#### SOURCE DOCUMENT
We present to you a 58-year-old female with a BMI of 35. She has multiple failed attempts for weight loss. She has many medical problems (HBP, T2DM, CAD, OSA, COPD, IBS, CKD) as well as a surgical history significant for a Nissen fundoplication.
First we performed an assessment of the stomach. The mid-stomach at the retro-gastric space was clear. The patient did, however, need an extensive adhesionlysis, starting at the liver edge.
We then made our way to the medial posterior aspect and took down these adhesions. This was done using hook catheter. We performed an early division of the stomach to aid with our visualization of the posterior aspect of our soon-to-be pouch. These posterior attachments were further taken down.
We now focused our attention to the anterior portion of the stomach. In this area, there are denser adhesions of the stomach. We switched our instruments and used a robotic Harmonic to aid in our blunt dissection and also energy dissection. We use this device to get through our thicker tissues to open up softer planes, especially at the hiatus.
As you can see, we are able to visualize the wrap, which is coming up posteriorly to the native stomach. We follow this wrap circumferentially and take down more attachments until this wrap is completely free from the surrounding structures and from the stomach.
We protect the stomach anteriorly and push our wrap away. As you can see, we are able to visualize the stomach, GE junction, esophagus and hiatus. We insert a gastroscope to help us identify our proximal stomach in preparation for a pouch.
We use a laparoscopic stapling device to create a pouch using the lighted scope and as a guide. We ended up making our pouch 5 x 7 cm using three stapler loads. We wanted to make a larger pouch for improved vasculature and mobilization of our revised stomach.
Looking back at the hiatus, the patient had a very large hiatal hernia. During our dissection, we found that some of the fundoplicated stomach had herniated into this area. We perform a primary closure of the hiatal hernia using non-absorbable suture. Use of the robotic arms helps us do this rather nicely.
Now we focus on creating our gastro-jejunal anastomosis. Not shown here is the creation of our jejuno-jejunal anastomosis. We did this in a standard manner: we used a 150 cm roux limb placed in an anti-colic position. We performed also a hand-sewn J-J anastomosis which is not shown. The roux limb and the pouch are brought together using the robotic instruments.

#### TASK INSTRUCTIONS
Reproduce the surgical narration word for word, everything from "Now we focus" down to "the robotic instruments.". Rely solely on the surgical narration above.

Collected data:
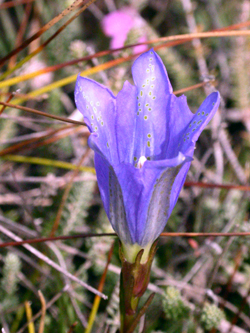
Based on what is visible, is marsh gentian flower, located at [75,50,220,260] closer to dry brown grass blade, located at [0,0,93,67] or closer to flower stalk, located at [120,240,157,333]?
flower stalk, located at [120,240,157,333]

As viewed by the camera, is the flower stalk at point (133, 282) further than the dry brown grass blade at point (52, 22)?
No

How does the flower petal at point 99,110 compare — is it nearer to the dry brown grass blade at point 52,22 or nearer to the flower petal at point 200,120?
the flower petal at point 200,120

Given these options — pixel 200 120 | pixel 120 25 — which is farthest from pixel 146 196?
pixel 120 25

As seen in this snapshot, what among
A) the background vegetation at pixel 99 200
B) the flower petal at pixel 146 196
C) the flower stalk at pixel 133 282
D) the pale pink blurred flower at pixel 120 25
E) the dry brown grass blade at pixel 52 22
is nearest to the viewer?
the flower petal at pixel 146 196

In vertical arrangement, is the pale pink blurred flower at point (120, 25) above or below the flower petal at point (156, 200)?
above

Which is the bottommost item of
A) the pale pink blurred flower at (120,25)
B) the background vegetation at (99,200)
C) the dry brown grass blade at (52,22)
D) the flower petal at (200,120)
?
the background vegetation at (99,200)

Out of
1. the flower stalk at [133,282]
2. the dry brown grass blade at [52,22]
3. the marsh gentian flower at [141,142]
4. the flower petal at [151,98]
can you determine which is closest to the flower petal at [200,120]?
the marsh gentian flower at [141,142]

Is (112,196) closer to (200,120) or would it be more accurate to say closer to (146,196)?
(146,196)

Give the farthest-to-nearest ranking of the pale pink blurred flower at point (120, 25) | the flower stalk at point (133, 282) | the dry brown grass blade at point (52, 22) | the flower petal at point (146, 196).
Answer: the pale pink blurred flower at point (120, 25), the dry brown grass blade at point (52, 22), the flower stalk at point (133, 282), the flower petal at point (146, 196)
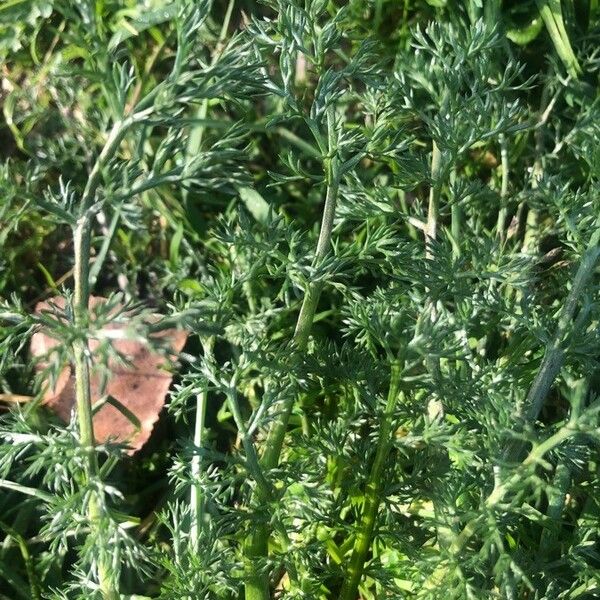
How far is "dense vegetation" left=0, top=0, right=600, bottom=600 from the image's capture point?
1.34 metres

#### REPLY
Now we focus on creating our gastro-jejunal anastomosis. Not shown here is the creation of our jejuno-jejunal anastomosis. We did this in a standard manner: we used a 150 cm roux limb placed in an anti-colic position. We performed also a hand-sewn J-J anastomosis which is not shown. The roux limb and the pouch are brought together using the robotic instruments.